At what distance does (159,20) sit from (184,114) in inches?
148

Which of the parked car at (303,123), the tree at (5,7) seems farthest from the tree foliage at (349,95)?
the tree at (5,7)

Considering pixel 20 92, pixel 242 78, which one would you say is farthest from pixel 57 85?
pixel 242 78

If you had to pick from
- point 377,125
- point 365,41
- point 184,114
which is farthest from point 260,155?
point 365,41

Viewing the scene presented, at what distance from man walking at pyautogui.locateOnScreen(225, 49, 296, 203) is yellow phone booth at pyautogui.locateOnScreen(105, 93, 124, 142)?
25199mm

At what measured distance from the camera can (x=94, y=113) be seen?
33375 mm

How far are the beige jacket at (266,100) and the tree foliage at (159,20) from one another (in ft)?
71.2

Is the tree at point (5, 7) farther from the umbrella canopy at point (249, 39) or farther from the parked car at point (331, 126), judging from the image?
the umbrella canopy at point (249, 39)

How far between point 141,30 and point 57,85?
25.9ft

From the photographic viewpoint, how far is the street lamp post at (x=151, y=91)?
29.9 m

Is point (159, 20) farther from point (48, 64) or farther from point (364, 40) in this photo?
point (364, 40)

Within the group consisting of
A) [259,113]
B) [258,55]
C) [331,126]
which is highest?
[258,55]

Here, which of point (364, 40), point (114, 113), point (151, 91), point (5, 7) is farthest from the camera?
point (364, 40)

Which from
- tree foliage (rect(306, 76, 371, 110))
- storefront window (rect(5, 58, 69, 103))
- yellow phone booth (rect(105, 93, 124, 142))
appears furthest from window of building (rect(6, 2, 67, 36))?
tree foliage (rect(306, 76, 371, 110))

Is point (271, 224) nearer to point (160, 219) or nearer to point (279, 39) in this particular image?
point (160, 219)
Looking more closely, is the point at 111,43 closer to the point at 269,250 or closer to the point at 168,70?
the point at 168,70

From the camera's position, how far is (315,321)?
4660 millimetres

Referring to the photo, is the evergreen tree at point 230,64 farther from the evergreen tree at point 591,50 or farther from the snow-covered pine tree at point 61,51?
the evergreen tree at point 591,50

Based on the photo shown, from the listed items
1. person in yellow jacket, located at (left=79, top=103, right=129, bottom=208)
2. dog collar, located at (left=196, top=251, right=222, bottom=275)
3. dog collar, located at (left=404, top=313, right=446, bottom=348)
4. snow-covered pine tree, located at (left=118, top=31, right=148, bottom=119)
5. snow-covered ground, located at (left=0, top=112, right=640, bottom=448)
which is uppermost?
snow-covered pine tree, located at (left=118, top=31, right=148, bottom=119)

* **What you are asked to do**
Reproduce every one of the records above verbatim, line for line.

* **Answer to this problem**
At what distance does (159,20) sit from (184,114) in inches?
148

Which of the parked car at (303,123), the tree at (5,7) seems farthest from the tree foliage at (349,95)?
the tree at (5,7)

Considering pixel 20 92, pixel 242 78, which one would you say is farthest from pixel 57 85?
pixel 242 78

If you had to pick from
- point 377,125
- point 365,41
- point 184,114
which is farthest from point 260,155?
point 365,41

Viewing the scene presented, at what distance from man walking at pyautogui.locateOnScreen(225, 49, 296, 203) is yellow phone booth at pyautogui.locateOnScreen(105, 93, 124, 142)?
25199mm

At what measured distance from the camera can (x=94, y=113) be seen?
33375 mm

How far are the beige jacket at (266,100) and the tree foliage at (159,20) from one another (in ft)?
71.2

Is the tree at point (5, 7) farther from the umbrella canopy at point (249, 39) or farther from the parked car at point (331, 126), judging from the image?
the umbrella canopy at point (249, 39)

How far between point 141,30 and point 57,85?
25.9ft

From the photographic viewpoint, how far is the street lamp post at (x=151, y=91)?
29.9 m

Is point (159, 20) farther from point (48, 64) or farther from point (364, 40) in this photo?
point (364, 40)

Within the group consisting of
A) [259,113]
B) [258,55]
C) [331,126]
which is highest?
[258,55]

Here, which of point (364, 40), point (114, 113), point (151, 91), point (5, 7) is farthest from the camera?
point (364, 40)

Which from
- tree foliage (rect(306, 76, 371, 110))
- storefront window (rect(5, 58, 69, 103))
- yellow phone booth (rect(105, 93, 124, 142))
appears furthest from window of building (rect(6, 2, 67, 36))?
tree foliage (rect(306, 76, 371, 110))

Is point (271, 224) nearer to point (160, 219) or nearer to point (279, 39) in this particular image?
point (160, 219)
Looking more closely, is the point at 111,43 closer to the point at 269,250 or closer to the point at 168,70?
the point at 168,70

From the camera's position, how far is (315,321)?
4660 millimetres

Referring to the photo, is the evergreen tree at point 230,64 farther from the evergreen tree at point 591,50 or farther from the snow-covered pine tree at point 61,51?
the evergreen tree at point 591,50

Based on the photo shown, from the listed items
1. person in yellow jacket, located at (left=79, top=103, right=129, bottom=208)
2. dog collar, located at (left=196, top=251, right=222, bottom=275)
3. dog collar, located at (left=404, top=313, right=446, bottom=348)
4. snow-covered pine tree, located at (left=118, top=31, right=148, bottom=119)
5. snow-covered ground, located at (left=0, top=112, right=640, bottom=448)
which is uppermost?
snow-covered pine tree, located at (left=118, top=31, right=148, bottom=119)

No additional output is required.